Concentrated solar power (CSP) plants typically provide dispatchable power by integrating thermal energy storage (TES) system, e.g., molten salt tanks with an electrical generator power block. However, thermochemical energy storage (TCES) in which energy is stored in chemical bonds, has advantages over TES. In particular, TCES systems may provide higher energy density, and experience lower energy losses during the storing operation. Ammonia-based TCES systems have the potential to be more efficient for long-term storage than compressed air energy storage, pumped hydroelectric energy storage, vanadium flow battery storage, or thermal energy storage.
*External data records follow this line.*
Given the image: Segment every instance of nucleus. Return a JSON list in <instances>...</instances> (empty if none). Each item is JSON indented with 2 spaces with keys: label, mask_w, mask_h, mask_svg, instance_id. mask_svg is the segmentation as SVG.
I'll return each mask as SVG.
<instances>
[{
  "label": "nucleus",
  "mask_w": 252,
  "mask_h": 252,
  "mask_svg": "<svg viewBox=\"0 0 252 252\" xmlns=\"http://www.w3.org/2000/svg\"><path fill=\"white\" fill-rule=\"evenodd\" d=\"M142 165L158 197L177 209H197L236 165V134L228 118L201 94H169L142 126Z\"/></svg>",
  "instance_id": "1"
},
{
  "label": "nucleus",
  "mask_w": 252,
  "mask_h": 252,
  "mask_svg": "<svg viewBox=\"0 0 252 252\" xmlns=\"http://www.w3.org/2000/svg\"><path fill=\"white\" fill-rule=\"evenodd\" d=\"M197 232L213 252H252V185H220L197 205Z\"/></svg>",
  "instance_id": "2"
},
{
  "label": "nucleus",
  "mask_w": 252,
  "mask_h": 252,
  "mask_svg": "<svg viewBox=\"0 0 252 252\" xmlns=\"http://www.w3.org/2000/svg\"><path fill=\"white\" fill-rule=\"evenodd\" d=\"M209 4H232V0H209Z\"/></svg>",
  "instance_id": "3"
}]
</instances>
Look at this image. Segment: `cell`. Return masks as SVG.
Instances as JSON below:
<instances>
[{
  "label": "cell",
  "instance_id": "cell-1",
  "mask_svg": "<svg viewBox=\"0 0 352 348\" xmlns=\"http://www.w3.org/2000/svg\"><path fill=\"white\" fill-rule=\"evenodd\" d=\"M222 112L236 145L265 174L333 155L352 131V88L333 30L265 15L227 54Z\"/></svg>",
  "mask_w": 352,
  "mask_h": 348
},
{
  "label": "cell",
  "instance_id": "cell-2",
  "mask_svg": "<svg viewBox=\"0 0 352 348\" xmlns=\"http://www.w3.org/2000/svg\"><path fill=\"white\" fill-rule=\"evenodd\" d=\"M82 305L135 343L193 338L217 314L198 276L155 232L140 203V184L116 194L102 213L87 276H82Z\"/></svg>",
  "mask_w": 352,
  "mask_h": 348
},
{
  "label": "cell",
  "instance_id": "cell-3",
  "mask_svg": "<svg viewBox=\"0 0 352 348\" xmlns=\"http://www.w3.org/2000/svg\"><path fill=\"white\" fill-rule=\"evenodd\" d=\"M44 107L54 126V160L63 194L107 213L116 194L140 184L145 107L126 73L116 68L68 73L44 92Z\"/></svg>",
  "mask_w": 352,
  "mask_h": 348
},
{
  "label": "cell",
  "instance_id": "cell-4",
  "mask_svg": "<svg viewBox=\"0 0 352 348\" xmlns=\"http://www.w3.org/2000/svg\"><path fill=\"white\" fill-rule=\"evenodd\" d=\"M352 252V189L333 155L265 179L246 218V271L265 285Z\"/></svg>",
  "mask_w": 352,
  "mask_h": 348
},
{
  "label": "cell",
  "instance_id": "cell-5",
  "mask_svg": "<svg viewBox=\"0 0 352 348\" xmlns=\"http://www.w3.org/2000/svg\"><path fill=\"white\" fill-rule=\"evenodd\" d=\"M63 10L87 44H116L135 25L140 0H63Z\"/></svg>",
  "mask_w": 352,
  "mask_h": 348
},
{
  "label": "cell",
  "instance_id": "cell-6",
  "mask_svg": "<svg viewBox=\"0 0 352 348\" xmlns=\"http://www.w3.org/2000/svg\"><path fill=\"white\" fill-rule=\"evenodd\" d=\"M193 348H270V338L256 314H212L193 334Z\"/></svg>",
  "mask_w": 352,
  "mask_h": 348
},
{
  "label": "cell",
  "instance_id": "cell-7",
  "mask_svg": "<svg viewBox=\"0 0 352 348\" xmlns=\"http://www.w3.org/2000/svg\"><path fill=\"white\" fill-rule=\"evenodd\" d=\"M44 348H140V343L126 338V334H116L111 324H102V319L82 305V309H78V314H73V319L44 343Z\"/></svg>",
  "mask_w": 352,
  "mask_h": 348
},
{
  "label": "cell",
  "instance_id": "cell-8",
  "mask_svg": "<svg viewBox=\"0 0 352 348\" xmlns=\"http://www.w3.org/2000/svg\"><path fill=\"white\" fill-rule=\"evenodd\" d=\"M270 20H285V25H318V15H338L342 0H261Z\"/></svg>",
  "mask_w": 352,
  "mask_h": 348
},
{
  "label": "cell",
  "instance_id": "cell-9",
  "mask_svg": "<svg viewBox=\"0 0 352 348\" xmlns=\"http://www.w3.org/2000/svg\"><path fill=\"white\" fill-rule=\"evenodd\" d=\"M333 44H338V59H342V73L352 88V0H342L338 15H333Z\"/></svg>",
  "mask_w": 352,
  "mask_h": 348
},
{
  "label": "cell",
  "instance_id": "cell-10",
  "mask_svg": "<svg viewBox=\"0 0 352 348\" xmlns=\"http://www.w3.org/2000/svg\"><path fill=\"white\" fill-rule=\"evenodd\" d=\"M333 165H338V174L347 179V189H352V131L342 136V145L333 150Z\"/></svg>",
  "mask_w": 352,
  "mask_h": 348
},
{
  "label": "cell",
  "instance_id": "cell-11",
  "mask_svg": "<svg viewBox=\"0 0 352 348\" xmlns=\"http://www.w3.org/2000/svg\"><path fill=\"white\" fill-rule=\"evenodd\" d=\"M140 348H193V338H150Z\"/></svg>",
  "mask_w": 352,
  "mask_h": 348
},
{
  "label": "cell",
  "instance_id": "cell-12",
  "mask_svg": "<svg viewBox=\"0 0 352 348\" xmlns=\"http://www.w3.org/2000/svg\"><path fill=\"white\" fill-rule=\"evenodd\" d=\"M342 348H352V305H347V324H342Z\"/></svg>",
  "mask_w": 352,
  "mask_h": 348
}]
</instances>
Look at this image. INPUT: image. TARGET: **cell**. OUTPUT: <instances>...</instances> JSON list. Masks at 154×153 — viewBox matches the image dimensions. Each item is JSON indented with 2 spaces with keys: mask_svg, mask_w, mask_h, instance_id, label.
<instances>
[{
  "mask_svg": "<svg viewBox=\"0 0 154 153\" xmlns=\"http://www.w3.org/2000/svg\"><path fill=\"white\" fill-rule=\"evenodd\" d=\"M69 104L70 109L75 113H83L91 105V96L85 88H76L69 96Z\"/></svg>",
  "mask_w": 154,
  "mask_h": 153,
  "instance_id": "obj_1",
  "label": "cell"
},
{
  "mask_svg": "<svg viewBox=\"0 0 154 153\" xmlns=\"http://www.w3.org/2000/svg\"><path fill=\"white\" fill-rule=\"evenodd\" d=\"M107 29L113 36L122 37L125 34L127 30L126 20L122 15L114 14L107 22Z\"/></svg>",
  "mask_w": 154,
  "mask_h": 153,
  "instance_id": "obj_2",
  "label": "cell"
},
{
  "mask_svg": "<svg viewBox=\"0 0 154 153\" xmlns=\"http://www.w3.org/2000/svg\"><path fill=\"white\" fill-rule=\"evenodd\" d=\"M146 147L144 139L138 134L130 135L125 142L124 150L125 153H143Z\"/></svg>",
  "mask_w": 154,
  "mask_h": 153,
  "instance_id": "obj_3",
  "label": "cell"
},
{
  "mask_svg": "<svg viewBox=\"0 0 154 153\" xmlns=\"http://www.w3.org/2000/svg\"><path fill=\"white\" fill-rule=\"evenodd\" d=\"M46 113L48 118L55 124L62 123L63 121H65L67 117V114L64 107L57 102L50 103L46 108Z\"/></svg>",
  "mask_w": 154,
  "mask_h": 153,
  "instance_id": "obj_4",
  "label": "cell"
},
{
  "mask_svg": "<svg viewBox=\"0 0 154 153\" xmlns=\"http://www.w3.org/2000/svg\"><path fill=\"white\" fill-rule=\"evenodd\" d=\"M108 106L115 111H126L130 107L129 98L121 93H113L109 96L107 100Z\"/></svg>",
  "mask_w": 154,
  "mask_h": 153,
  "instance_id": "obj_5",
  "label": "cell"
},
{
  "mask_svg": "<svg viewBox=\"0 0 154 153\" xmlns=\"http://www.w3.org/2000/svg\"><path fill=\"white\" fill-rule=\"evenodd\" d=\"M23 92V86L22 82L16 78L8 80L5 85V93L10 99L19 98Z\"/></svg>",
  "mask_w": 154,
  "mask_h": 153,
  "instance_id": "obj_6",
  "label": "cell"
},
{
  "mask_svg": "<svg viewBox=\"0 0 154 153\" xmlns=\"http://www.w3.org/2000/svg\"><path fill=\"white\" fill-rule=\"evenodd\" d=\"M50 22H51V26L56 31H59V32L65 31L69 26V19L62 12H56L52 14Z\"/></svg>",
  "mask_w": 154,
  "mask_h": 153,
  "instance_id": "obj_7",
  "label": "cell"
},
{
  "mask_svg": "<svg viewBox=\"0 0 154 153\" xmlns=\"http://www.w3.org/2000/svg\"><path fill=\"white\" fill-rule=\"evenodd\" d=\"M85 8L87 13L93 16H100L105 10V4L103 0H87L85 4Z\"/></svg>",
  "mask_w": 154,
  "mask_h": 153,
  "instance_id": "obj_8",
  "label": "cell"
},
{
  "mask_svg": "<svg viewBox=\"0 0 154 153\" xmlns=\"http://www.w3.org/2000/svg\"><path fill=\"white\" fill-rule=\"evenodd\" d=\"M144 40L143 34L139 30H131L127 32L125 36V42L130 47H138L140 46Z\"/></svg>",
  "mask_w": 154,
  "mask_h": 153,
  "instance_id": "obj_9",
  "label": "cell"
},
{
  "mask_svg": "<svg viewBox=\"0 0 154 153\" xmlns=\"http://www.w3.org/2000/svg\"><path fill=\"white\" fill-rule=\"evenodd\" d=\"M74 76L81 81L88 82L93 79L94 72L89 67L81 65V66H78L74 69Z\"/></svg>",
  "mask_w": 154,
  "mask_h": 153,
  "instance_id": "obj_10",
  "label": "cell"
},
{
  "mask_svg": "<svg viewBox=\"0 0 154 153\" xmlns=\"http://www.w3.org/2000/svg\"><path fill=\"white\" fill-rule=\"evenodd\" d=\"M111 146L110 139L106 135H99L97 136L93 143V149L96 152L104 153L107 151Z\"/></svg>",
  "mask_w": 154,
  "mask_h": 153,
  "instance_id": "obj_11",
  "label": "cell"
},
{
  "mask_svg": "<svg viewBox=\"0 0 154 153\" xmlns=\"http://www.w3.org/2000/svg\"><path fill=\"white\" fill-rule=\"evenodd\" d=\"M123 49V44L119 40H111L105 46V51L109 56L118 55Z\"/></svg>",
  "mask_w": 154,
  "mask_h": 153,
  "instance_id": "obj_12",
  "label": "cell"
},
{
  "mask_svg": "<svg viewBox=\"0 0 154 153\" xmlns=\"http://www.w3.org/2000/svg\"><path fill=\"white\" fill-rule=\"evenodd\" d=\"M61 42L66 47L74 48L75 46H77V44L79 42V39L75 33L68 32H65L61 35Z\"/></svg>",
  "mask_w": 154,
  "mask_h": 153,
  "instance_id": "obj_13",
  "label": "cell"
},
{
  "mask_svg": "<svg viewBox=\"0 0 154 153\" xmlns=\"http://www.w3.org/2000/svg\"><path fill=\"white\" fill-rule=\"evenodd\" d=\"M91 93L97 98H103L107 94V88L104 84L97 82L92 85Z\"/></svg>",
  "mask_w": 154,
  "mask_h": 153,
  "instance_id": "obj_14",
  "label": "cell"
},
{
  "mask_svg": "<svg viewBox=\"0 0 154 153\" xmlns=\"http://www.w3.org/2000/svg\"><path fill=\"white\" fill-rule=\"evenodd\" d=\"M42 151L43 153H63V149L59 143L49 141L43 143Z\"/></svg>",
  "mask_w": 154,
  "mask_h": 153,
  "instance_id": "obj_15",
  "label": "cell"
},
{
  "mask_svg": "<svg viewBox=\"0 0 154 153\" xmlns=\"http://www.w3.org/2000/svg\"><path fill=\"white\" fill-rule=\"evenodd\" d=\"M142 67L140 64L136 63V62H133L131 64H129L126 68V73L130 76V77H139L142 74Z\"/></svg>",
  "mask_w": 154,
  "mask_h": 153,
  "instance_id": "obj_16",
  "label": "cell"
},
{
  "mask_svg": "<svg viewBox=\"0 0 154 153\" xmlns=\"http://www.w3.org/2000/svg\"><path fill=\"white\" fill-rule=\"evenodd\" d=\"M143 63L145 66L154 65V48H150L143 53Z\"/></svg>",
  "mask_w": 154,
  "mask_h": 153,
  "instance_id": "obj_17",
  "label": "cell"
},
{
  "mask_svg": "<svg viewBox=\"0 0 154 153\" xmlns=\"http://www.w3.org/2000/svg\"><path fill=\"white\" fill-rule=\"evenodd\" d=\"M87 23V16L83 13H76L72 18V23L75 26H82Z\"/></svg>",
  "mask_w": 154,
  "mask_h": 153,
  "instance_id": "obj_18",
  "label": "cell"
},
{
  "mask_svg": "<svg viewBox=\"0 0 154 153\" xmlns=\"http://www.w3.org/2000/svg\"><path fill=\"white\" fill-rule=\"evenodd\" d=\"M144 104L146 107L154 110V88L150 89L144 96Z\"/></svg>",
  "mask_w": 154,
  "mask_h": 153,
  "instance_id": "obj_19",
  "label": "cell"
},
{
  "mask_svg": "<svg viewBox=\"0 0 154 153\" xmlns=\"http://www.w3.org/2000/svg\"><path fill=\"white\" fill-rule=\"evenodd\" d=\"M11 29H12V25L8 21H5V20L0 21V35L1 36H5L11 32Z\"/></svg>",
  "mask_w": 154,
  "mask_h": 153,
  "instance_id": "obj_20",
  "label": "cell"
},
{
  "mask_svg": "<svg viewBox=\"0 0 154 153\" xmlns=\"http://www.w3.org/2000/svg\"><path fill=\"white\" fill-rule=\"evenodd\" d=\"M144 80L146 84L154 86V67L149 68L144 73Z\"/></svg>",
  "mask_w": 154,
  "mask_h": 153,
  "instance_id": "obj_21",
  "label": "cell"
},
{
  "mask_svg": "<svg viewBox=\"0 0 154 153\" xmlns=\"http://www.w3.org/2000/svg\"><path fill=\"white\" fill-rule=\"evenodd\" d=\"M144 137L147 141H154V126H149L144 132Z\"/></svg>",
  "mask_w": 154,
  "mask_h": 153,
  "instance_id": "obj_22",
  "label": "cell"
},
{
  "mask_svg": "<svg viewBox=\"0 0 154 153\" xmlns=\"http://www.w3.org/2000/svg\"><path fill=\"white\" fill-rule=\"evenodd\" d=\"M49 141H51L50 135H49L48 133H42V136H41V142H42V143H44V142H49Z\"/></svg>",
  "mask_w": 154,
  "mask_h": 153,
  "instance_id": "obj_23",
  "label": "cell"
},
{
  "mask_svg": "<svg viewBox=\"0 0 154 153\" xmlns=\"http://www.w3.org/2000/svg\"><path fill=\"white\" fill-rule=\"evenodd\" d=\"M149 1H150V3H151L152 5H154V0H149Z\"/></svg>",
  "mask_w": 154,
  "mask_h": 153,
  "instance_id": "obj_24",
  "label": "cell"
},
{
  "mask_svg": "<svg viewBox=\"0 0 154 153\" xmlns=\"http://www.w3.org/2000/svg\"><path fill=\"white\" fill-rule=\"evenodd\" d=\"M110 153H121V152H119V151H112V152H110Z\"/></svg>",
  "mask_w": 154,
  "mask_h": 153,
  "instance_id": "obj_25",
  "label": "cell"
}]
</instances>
In ammonia-based thermochemical energy storage systems for CSP, ammonia (NH3) is dissociated endothermically as it absorbs solar energy during daylight hours, producing supercritical hydrogen (H2) and nitrogen (N2). The stored energy can be released on demand when the H2 and N2 react exothermically to synthesize ammonia. The released thermal energy can then be used to generate electricity. A 1 kWsol closed loop ammonia-based TCES system and a 15 kWsol ammonia-based TCES system for dish power plants have been built and tested. The system demonstrated ammonia dissociation on a dish concentrator and subsequent energy recovery at temperatures high enough for electricity generation, but did not demonstrate heating of a working fluid. In particular, ammonia synthesis has not been shown to reach temperatures consistent with modern power blocks. For example, modern steam-driven Rankine cycle power blocks may be configured for supercritical steam heated to about 600° C., 650° C., or more.
A TCES system with a catalytic ammonia synthesis reactor is described below. In one embodiment the synthesis reactor is configured to operate at about 30 MPa. The effect of various parameters on the reactor performance has been investigated, to optimize the system for low-cost electricity generation.
For ease of expression herein, the water, which may be supercritical or liquid, is generally referred to as “steam.” The N2, H2, NH3 mixture is generally referred to as “the gas,” even though the species are all supercritical within the reactor and NH3 is liquid in the lower temperature portion of the system.